TASK ITEM
Every line of the entries below that mentions "United" is to be copied out.

Saved entries
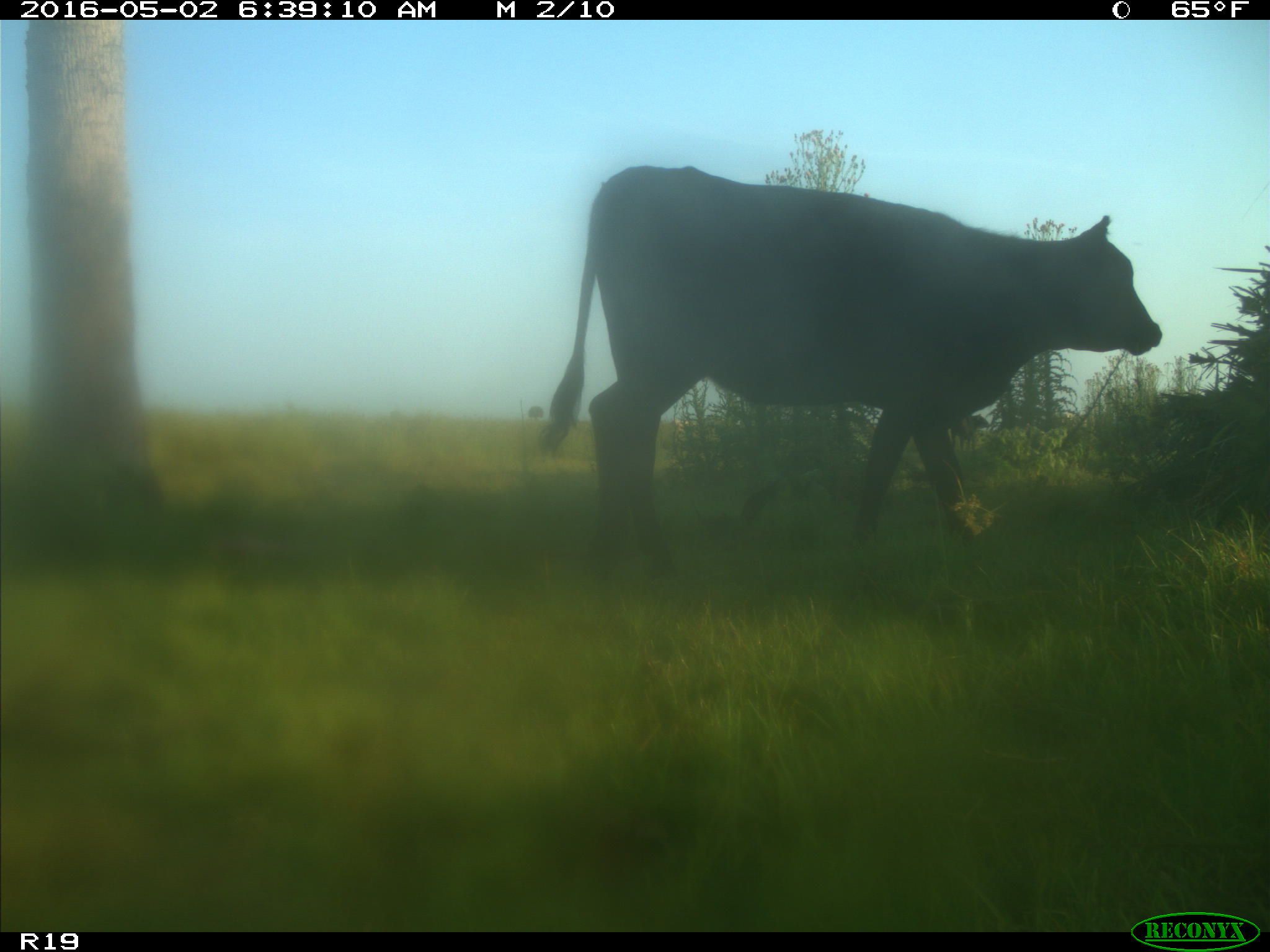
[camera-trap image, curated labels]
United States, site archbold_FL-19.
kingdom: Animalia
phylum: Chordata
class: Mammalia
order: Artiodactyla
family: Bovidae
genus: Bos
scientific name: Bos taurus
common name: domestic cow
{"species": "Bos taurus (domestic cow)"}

---

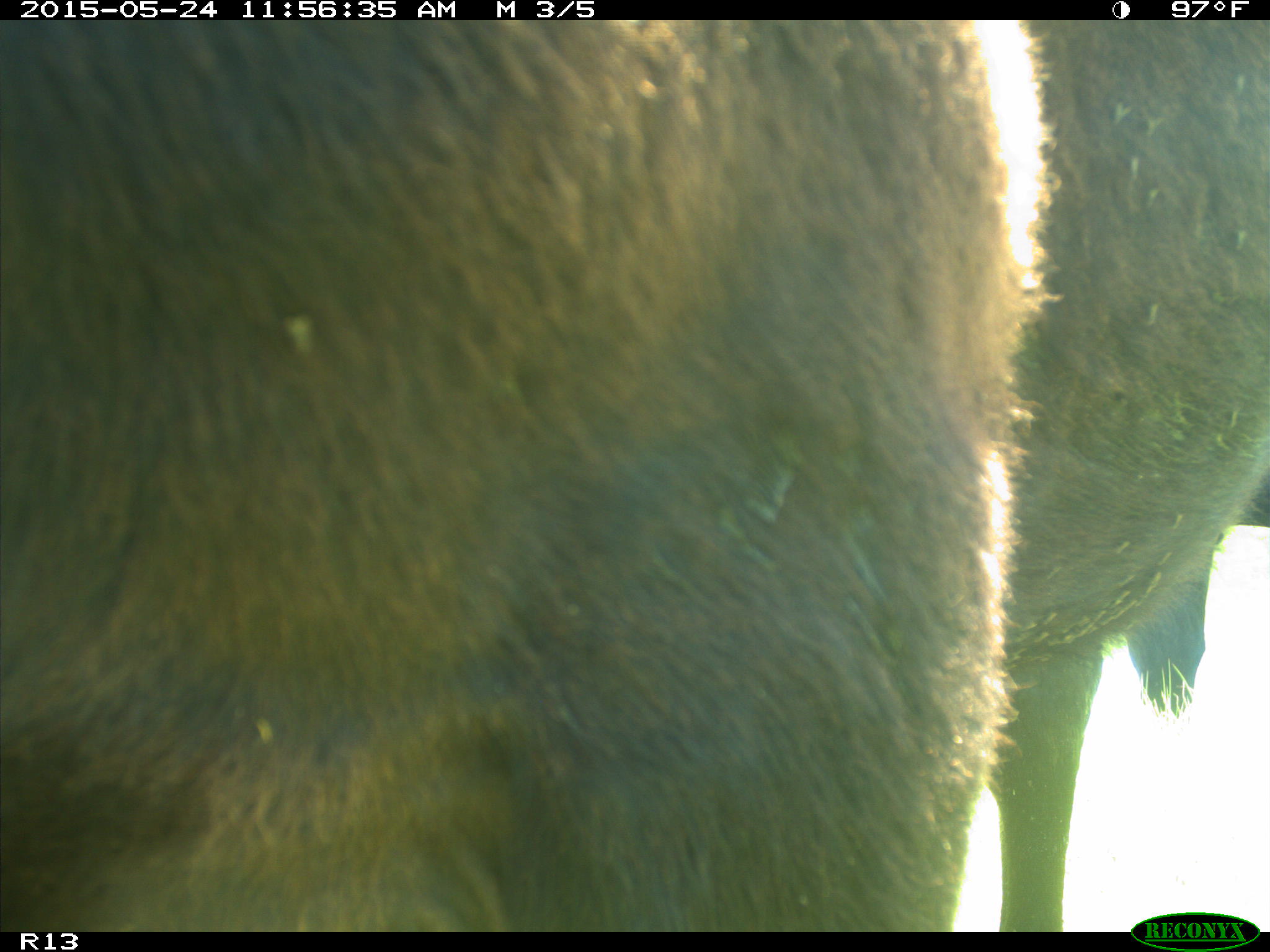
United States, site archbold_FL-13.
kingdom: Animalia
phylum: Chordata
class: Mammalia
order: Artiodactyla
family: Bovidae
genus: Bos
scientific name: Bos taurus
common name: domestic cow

WRITTEN RESPONSE
United States, site archbold_FL-19.
United States, site archbold_FL-13.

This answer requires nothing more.